> [Text for analysis]:
──────────
The problem that we have observed is that over time (actually in just a matter of hours) we will see a huge degradation of query response  for the monthly profile. At the start it will be respinding in 10-100 ms and after a couple of hours it will go to 2000-3000 ms . If you leave it for a couple of days you will start experiencing readtimeouts . The query is basically just :

select * from myprofile where id=‘1’ and month=‘Oct’ and day=‘’ and hour=‘'

This will have only about 500 rows or so.


I believe that this is cause by the fact there are multiple updates done to this specific partition. So what do we think can be done to resolve this ? 

BTW, I am using Cassandra 2.2.1 . And since this is a test , this is just running on a single node.





Re: Cassandra query degradation with high frequency updated tables.

Posted by Tyler Hobbs <ty...@datastax.com>.
That looks like CASSANDRA-10478
<https://issues.apache.org/jira/browse/CASSANDRA-10478>, which will
probably result in 2.2.3 being released shortly.  I'm not sure how that
affects performance, but as mentioned in the ticket, you can add
"disk_access_mode: standard" to cassandra.yaml to avoid it.

If you still see performance problems after that, can you try tracing the
query with cqlsh?

On Fri, Oct 9, 2015 at 12:01 PM, Nazario Parsacala <do...@gmail.com>
wrote:

> So I upgraded to 2.2.2 and change the compaction strategy from DateTieredCompactionStrategy
> to LeveledCompactionStrategy. But the problem still exists.
> At the start we were getting responses around 80 to a couple of hundred of
> ms. But after 1.5 hours of running, it is now hitting 1447 ms. I think this
> will degrade some more as time progresses. I will let this run a couple of
> hours more  and will also try to force compaction.
>
> BTW, with 2.2.2 I am getting the following exceptions. Not sure if there
> is already a bug report on this.
──────────
> [Given entries]:
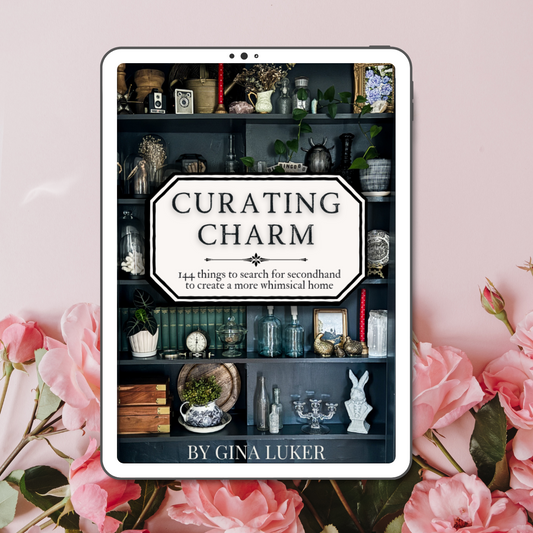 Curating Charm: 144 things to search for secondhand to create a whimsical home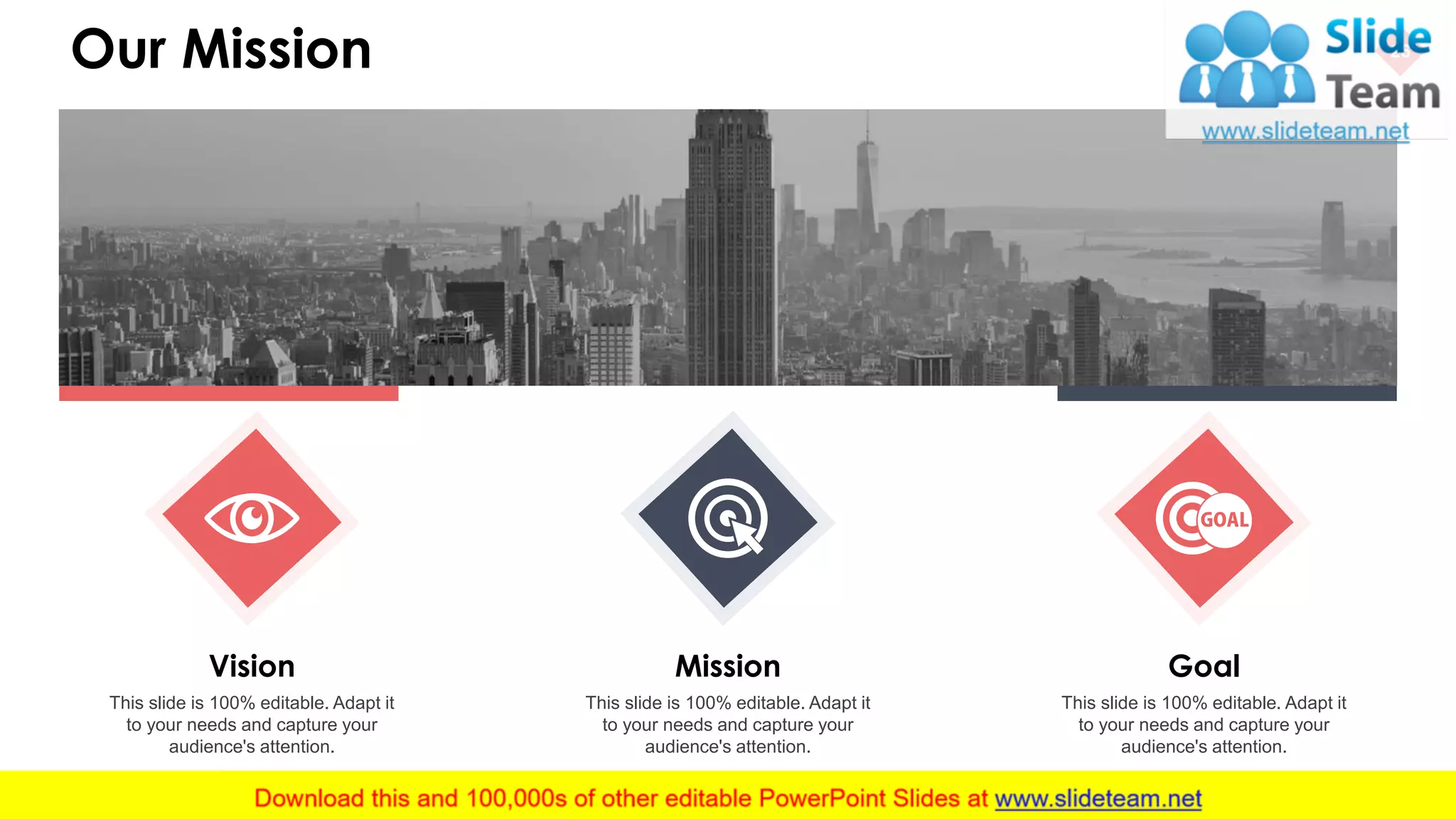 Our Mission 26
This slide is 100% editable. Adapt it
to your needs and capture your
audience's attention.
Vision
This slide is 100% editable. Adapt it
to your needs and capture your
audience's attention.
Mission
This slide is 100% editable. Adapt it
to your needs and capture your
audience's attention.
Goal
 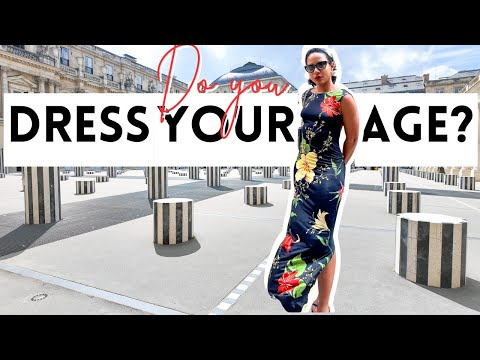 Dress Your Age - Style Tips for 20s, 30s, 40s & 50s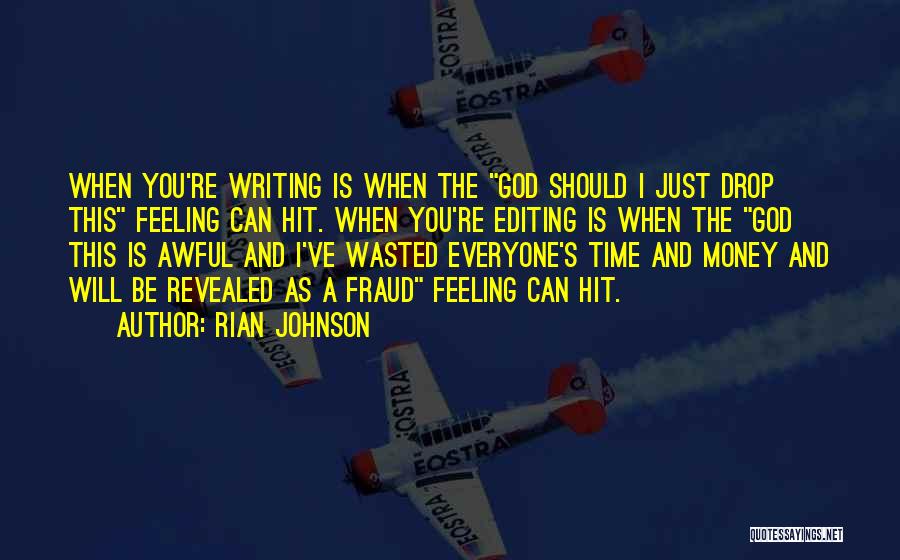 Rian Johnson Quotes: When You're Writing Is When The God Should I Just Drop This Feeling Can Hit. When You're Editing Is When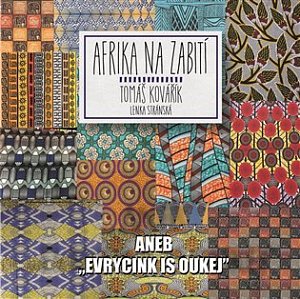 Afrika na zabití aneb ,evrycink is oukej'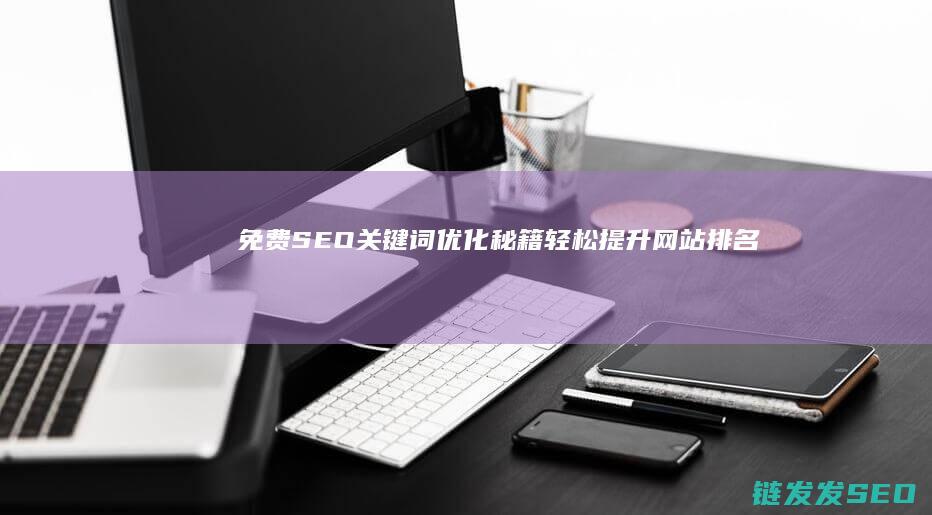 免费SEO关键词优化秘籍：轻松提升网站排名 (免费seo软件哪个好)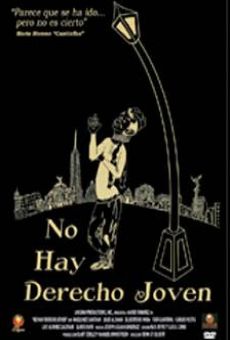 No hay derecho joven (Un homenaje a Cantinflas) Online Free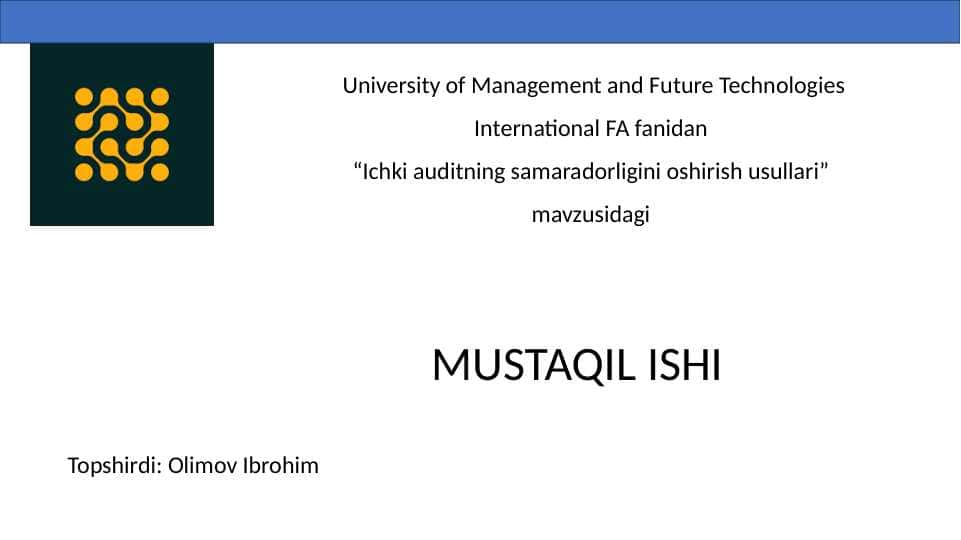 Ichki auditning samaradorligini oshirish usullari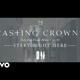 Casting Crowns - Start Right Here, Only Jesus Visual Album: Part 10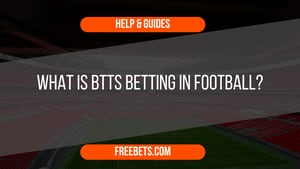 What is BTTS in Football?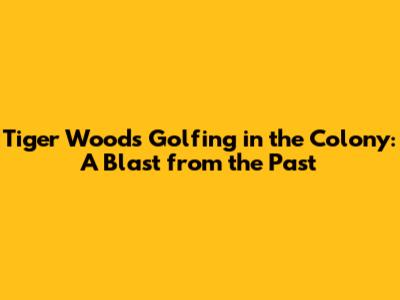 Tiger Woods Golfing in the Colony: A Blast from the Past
──────────
> [Explore the material]:
• a. Rewrite the paragraph of the Cassandra thread that begins "The problem that we have observed" as a short bulleted list, keeping its main facts.
• b. Answer the following questions using the Cassandra thread:
(i) Which Cassandra version was the poster using when first describing the problem?
(ii) What line does the reply suggest adding to cassandra.yaml?
(iii) Which compaction strategy did the poster switch to after upgrading?
• c. According to the Cassandra thread, why does the reply recommend adding "disk_access_mode: standard" to cassandra.yaml?

> [Results for each task]:
• a.
- Query response for the monthly profile degrades sharply within hours.
- At the start, responses take 10–100 ms.
- After a couple of hours, they take 2000–3000 ms.
- After a couple of days, read timeouts begin to occur.
- The query in question is a simple select on the profile table.

• b.
(i) Cassandra 2.2.1.
(ii) "disk_access_mode: standard".
(iii) LeveledCompactionStrategy, replacing DateTieredCompactionStrategy.

• c. The reply says the problem looks like CASSANDRA-10478. As that ticket mentions, adding this setting to cassandra.yaml avoids the issue.